Mengenal Videometri, Cara Ampuh Meningkatkan Performa Balap di MotoGP

Semua pembalap ingin jadi pemenang di MotoGP. Hanya saja, untuk bisa finis terdepan tak pernah mudah. Persaingan ketat selalu mewarnai jalannya perlombaan.
Tak heran, tiap tim mencari cara terjitu untuk bisa meningkatkan performa pembalapnya. Cara terampuh adalah dengan menganalisis data yang tersedia. Tak hanya data internal, tetapi juga kompetitor.
Ada dua cara untuk mengevaluasi kecepatan sendiri dan rival, yakni secara tradisional atau menggunakan video. Secara tradisional, pembalap bisa mengikuti slipstream dari rival di depannya. Sedangkan, cara termutakhir adalah dengan mempelajari video rekaman tiap pembalap. Rekaman video ini, setelah diolah dengan software tertentu, disebut dengan videometri.
1. Videometri bukan hal baru di MotoGP
Sejatinya, videometri bukan hal baru di MotoGP. Teknik ini sudah digunakan Ducati pada 2010. Namun, baru sejak 2024 semua tim MotoGP punya teknisi yang mengurusi videometri.
Videometri adalah alat analisis yang digunakan untuk melihat visualisasi data balapan di lintasan. Prosesnya dimulai dengan teknisi yang merekam video aksi tiap pembalap di tikungan tertentu. Ia lantas mengolahnya dengan perangkat lunak. Setelah itu, bersama dengan tim, mereka menganalisis untuk memilih garis balap terbaik.
2. Videometri bisa meningkatkan performa balap di lintasan
Videometri menggunakan overlay dua video. Dengan kata lain, ada dua rekaman video yang disinkronkan. Dari sini pembalap dan krunya menganalisis kelemahannya sendiri. Selain itu juga bisa membandingkan performanya dengan rival tercepat di lintasan.

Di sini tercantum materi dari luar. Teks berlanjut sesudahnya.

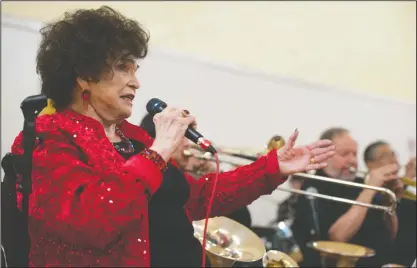  ?? NEWS-SENTINEL PHOTOGRAPH­S BY BEA AHBECK ?? Pat Yankee performs with Cell Block 7 jazz band at the American Legion Hall in Lodi on Tuesday.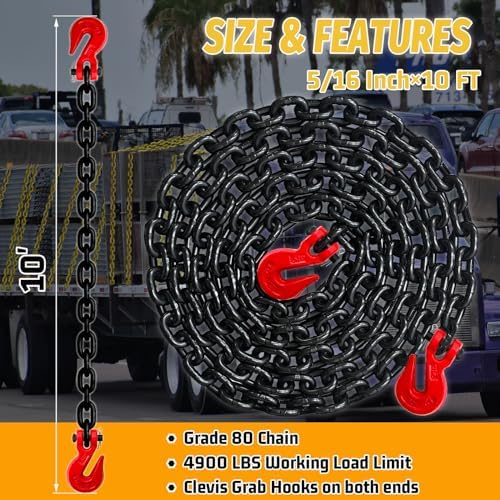 5/16" Chain, 10 Foot G80 Tow Chain with 4900 Lbs Safety Load, Trailer Safety Chains with G70 Clevis Grab Hooks (EP Black) - Image 2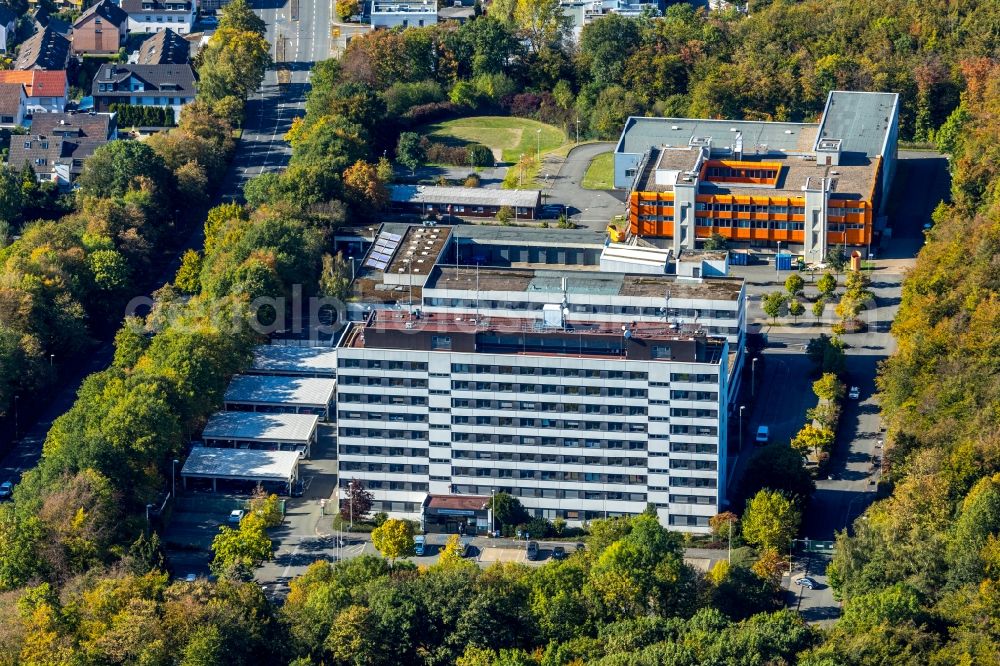 Aerial photograph Hagen - Building complex of the Police Headquarters Hagen in Hagen in the federal state North Rhine-Westphalia, Germany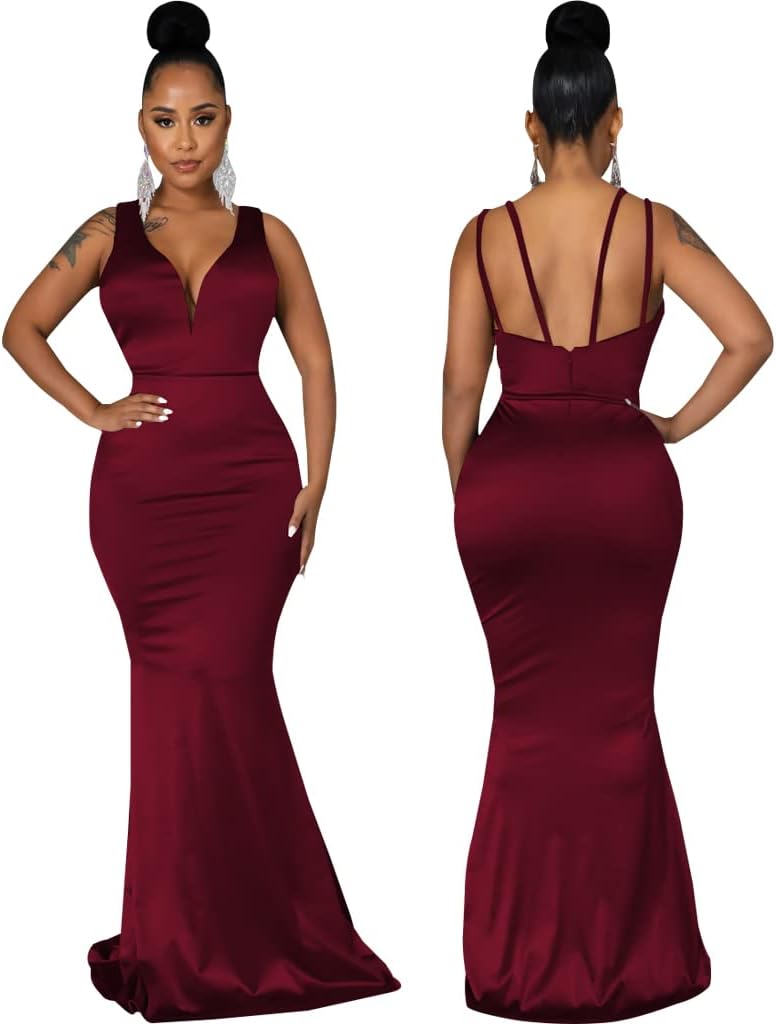 JTNFairy Women's Sexy Ruffle Sleeveless One Shoulder Bodycon Dresses Classy Pencil Curvy Party Evening Long Formal Dress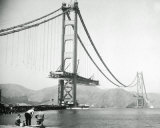 The Golden Gate Bridge During Construction Photographie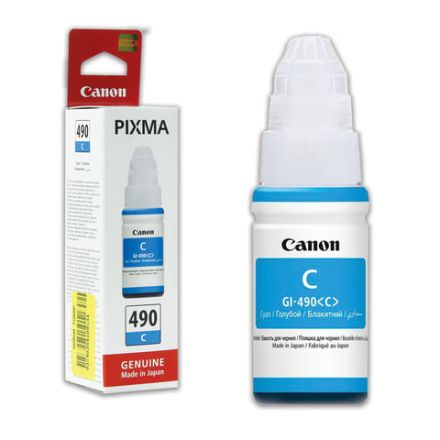 Чернила CANON (GI-490С) для СНПЧ Pixma G1400\G2400\G3400, голубые, ресурс 7000 стр., оригинальные, 0664C001 Чернила CANON (GI-490С) для СНПЧ Pixma G1400\G2400\G3400, голубые, ресурс 7000 стр., оригинальные, 0664C001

Perbandingan yang dianalisis biasanya meliputi pengereman, manuver di pertengahan tikungan, dan akselerasi. Setelah mengevaluasi perbandingan tersebut, pembalap akan menemukan jalur yang paling menguntungkan di lintasan. Secara singkat, tujuan dari videometri tentu saja untuk meningkatkan performa pembalap.
3. Teknisi asal Belgia jadi pionir videometri di MotoGP
Ducati adalah tim pertama yang memanfaatkan videometri lewat teknisi asal Belgia, Serge Andrey. Ia menerapkannya saat bekerja di pabrikan Borgo Panigale pada 2010 hingga 2013. Kala itu, Andrey mengembangkan perangkat lunaknya sendiri karena belum tersedia di pasaran.
Pada 2014, Andrey pindah ke LCR Honda. Setahun berikutnya Cal Crutchlow memperkuat LCR dan teknik videometri makin berkembang di MotoGP. Sejak masih di Repsol Honda, Marc Marquez tertarik dengan videometri ini. Juara dunia enam kali itu sering mampir ke tempat Andrey bekerja. Meski teknisi di tim LCR, Honda juga membayar Andrey untuk membantu Marquez.
Honda lantas merekrut Motohiko Tono, eks teknisi Suzuki, untuk membuat departemen videometri tersendiri. Namun, Marquez tetap memilih Andrey. Hasil kerja Tono dipakai pembalap kedua Repsol Honda, awalnya Pol Espargaro, lalu Joan Mir.
Saking senangnya dengan kinerja Andrey, Marquez mengajaknya untuk pindah ke Gresini. Namun, tawarannya ditolak. Andrey memilih untuk tetap di LCR.
Software untuk mengolah data videometri sudah banyak tersedia. Tak hanya teknisi khusus, kini seorang coach atau pelatih balap yang memiliki kecakapan videografi sudah bisa mengolah videometri. Marc Marquez yang sekarang berseragam Ducati Lenovo, juga rekan setimnya Francesco Bagnaia, ditangani Manuel Poggiali.
Semua tim mengakui pentingnya peran videometri. Kini, tiap tim di grid MotoGP memiliki teknisi atau pelatih yang mengurusi videometri. Dengan memanfaatkannya, pembalap bisa memperbaiki performanya di tikungan krusial tiap sirkuit. Bisa meningkatkan kecepatan, meski sepersekian detik, tentu sebuah keuntungan.